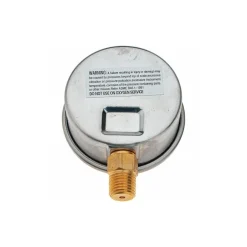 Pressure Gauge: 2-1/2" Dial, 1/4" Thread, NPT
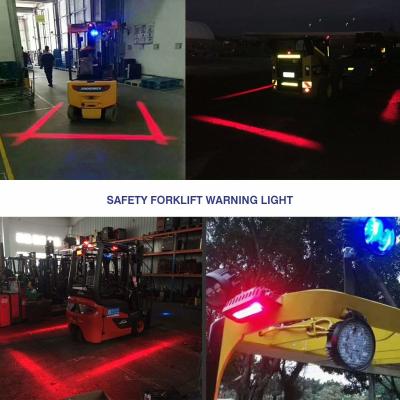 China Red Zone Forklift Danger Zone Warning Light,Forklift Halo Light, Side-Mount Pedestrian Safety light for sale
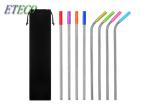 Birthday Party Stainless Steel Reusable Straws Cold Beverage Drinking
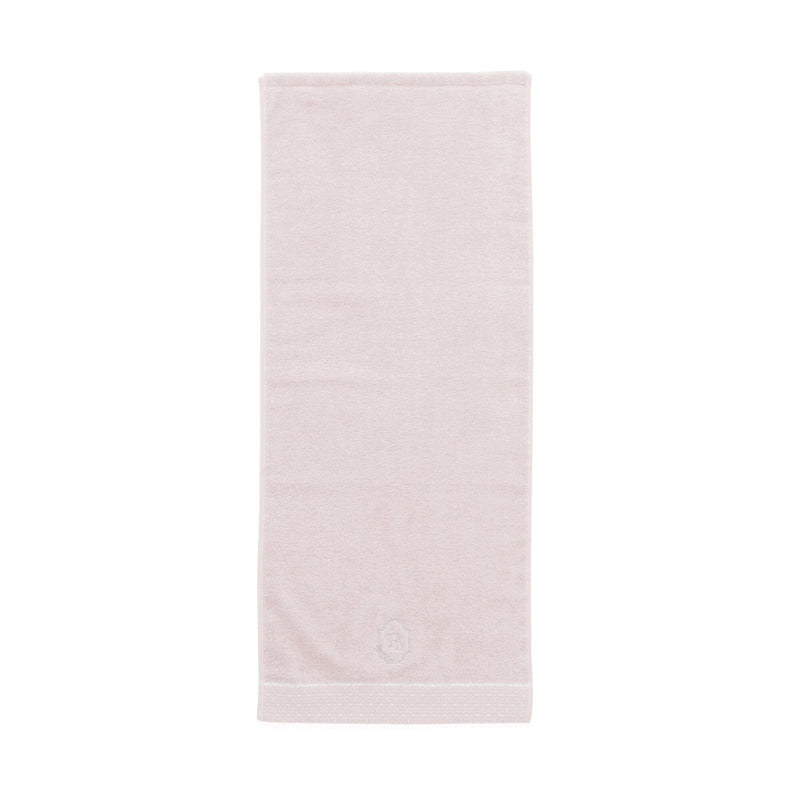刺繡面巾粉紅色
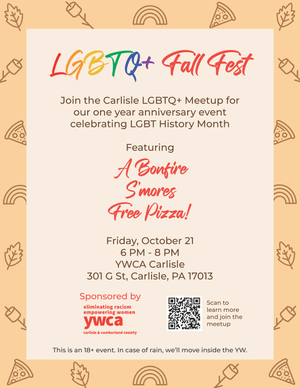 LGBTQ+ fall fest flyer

# # # #

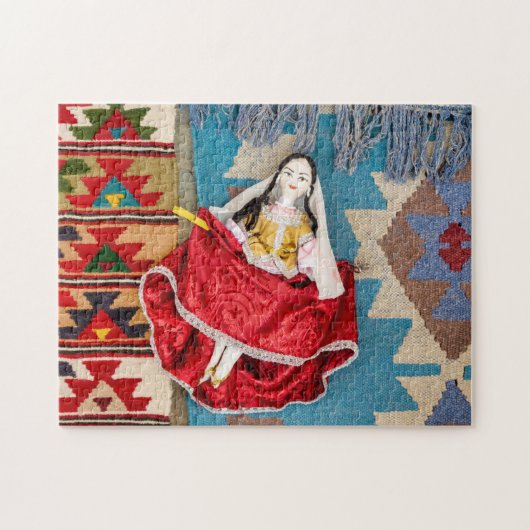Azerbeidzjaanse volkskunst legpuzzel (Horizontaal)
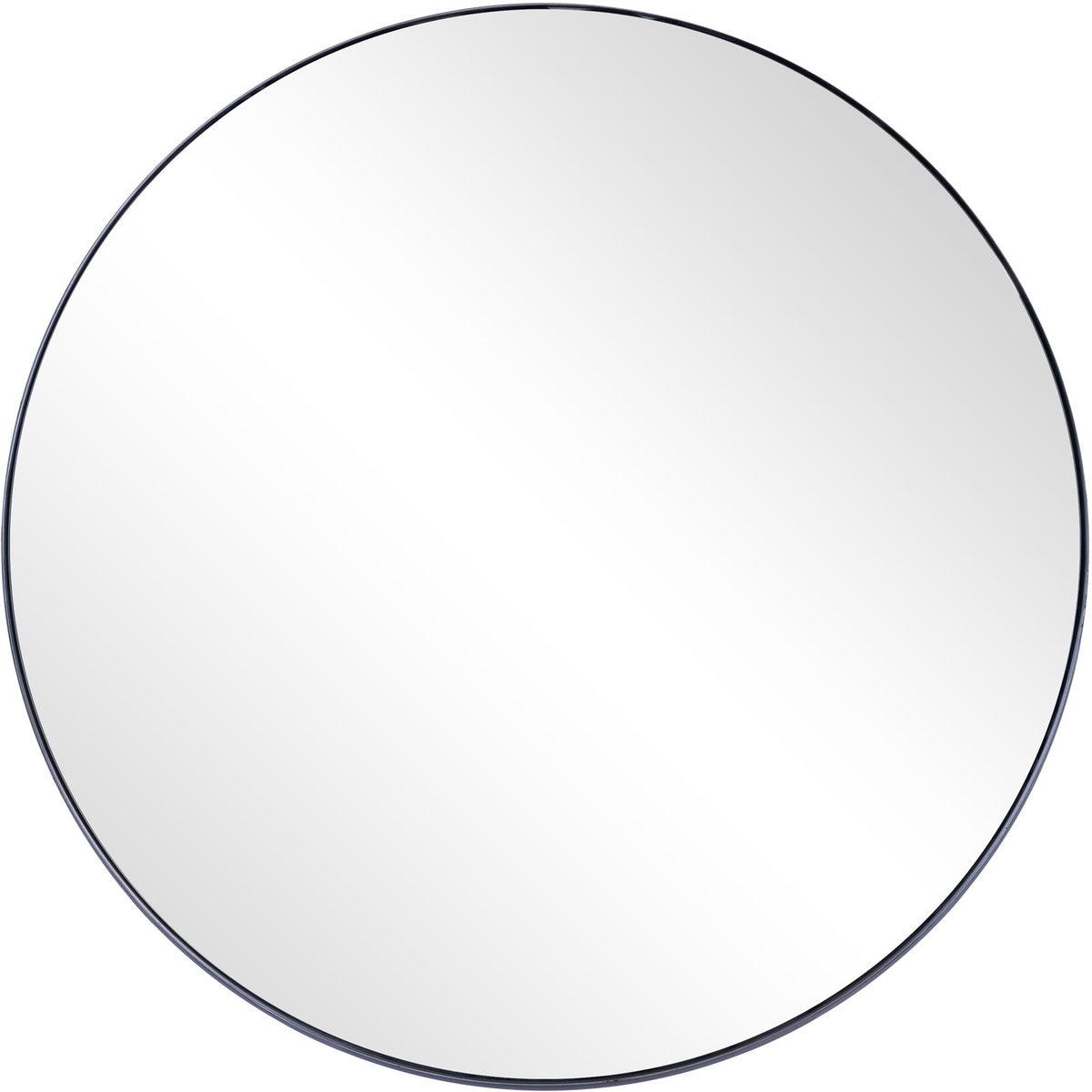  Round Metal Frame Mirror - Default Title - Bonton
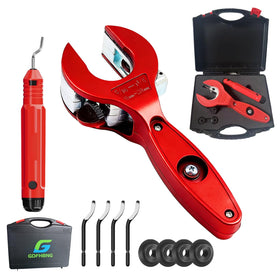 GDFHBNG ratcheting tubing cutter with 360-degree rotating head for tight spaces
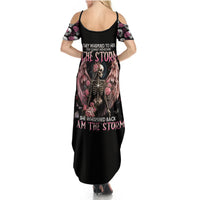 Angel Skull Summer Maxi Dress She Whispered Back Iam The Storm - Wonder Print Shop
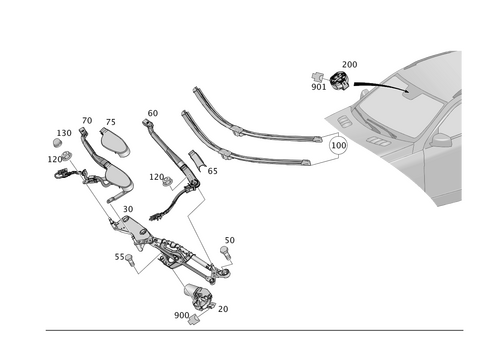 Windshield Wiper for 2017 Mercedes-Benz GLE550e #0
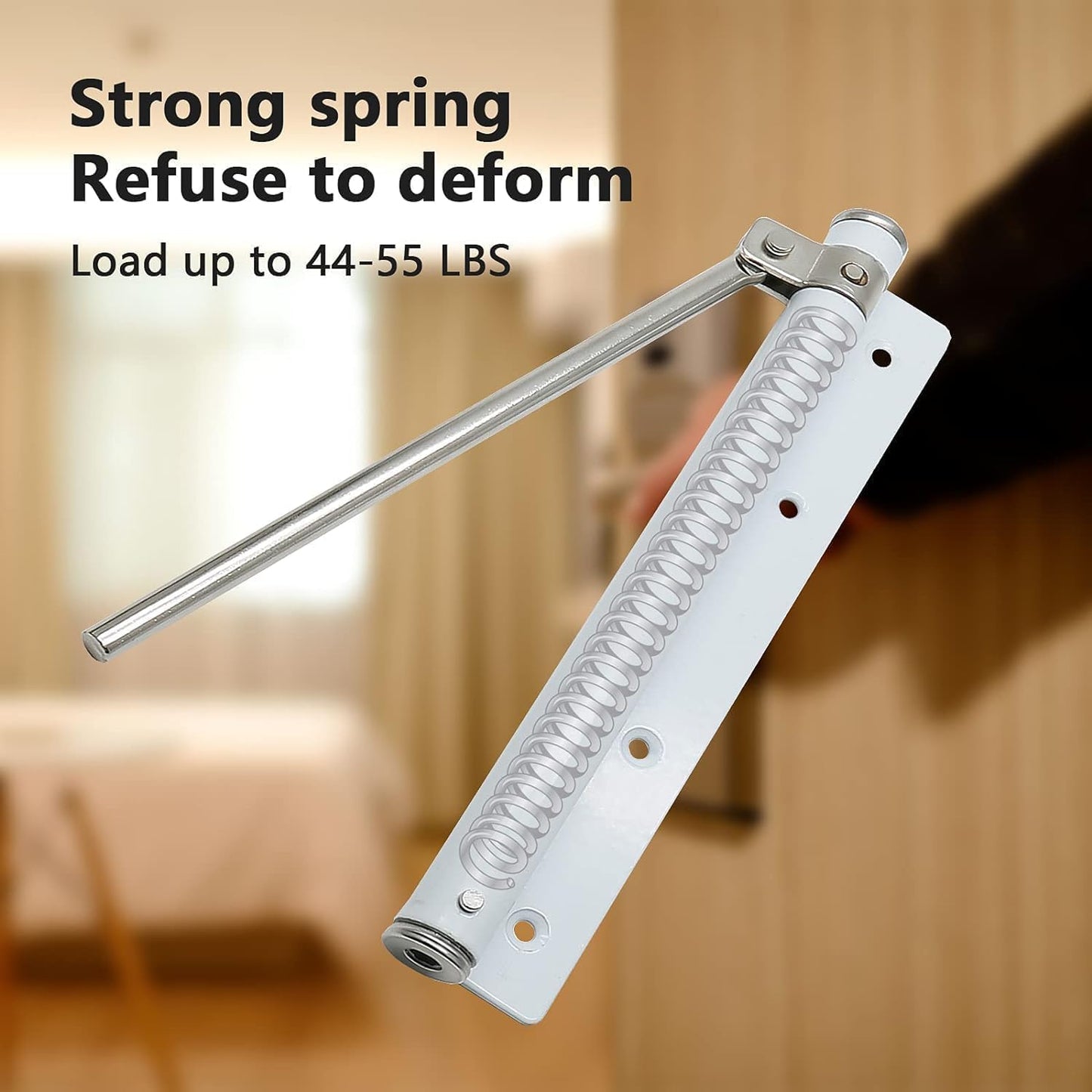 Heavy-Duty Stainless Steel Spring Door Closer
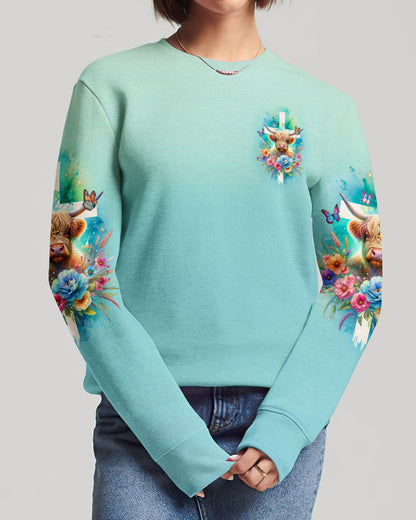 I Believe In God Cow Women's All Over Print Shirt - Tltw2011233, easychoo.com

# # # #

Copy the data above word for word, starting with the line that contains "Azerbeidzjaanse volkskunst legpuzzel" and going on through the line that contains "I Believe In". Leave the pictures out of your answer.

= Solution to the exercise =
Azerbeidzjaanse volkskunst legpuzzel (Horizontaal)
  Round Metal Frame Mirror - Default Title - Bonton
 GDFHBNG ratcheting tubing cutter with 360-degree rotating head for tight spaces
 Angel Skull Summer Maxi Dress She Whispered Back Iam The Storm - Wonder Print Shop
 Windshield Wiper for 2017 Mercedes-Benz GLE550e #0
 Heavy-Duty Stainless Steel Spring Door Closer
 I Believe In God Cow Women's All Over Print Shirt - Tltw2011233, easychoo.com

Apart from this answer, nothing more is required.